━━━━━ Source passage ━━━━━

Section 2. Preferred Stock. The Board is hereby vested, to the fullest extent permitted under the NRS, with the authority to designate from time to time one or more series of the Preferred Stock, to fix the number of shares constituting such series and to prescribe the voting powers, designations, preferences, privileges, qualifications, limitations, restrictions and relative, participating, optional and other rights of such series. Any resolution prescribing a series of Preferred Stock must include a distinguishing designation for such series. Except as otherwise required by law, holders of any series of Preferred Stock shall be entitled to only such voting rights, if any, as shall expressly be granted thereto by these Articles, including the Preferred Stock Designation relating to such series of Preferred Stock, or the NRS. To the extent provided in the Preferred Stock Designation relating to a series of Preferred Stock, the Board may increase (but not above the total number of then authorized and undesignated shares of preferred stock) or decrease (but not below the number of shares of that series then outstanding) the number of shares of such series. The powers, designations, preferences, privileges and relative, participating, optional or other rights of each series of Preferred Stock, and the qualifications, limitations or restrictions thereof, may differ from those of any and all other series at any time outstanding.

Section 3. Common Stock.

(a)    Dividends and other Distributions. Except as may otherwise be required by these Articles and subject to the rights of holders of any Preferred Stock, the holders of Common Stock shall be entitled to share equally, share for share, in such dividends and other distributions (as defined in NRS 78.191) as may from time to time be declared by the Board out of funds legally available therefor.

━━━━━ Data provided ━━━━━

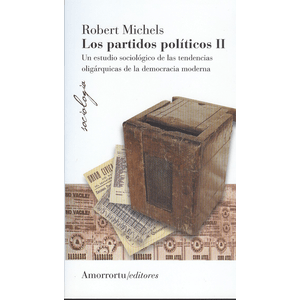 Portada del libro LOS PARTIDOS POLITICOS II Autor MICHELS, ROBERT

━━━━━

Tasks to carry out —
- 1) Please set down from the stock provisions, word for word, the part that opens with the words containing "(a)    Dividends and other" and closes with "legally available therefor.".
- 2) List every section and subsection heading in the stock provisions.

Solutions to each task —
- 1)
(a)    Dividends and other Distributions. Except as may otherwise be required by these Articles and subject to the rights of holders of any Preferred Stock, the holders of Common Stock shall be entitled to share equally, share for share, in such dividends and other distributions (as defined in NRS 78.191) as may from time to time be declared by the Board out of funds legally available therefor.

- 2)
Preferred Stock
Common Stock
Dividends and other Distributions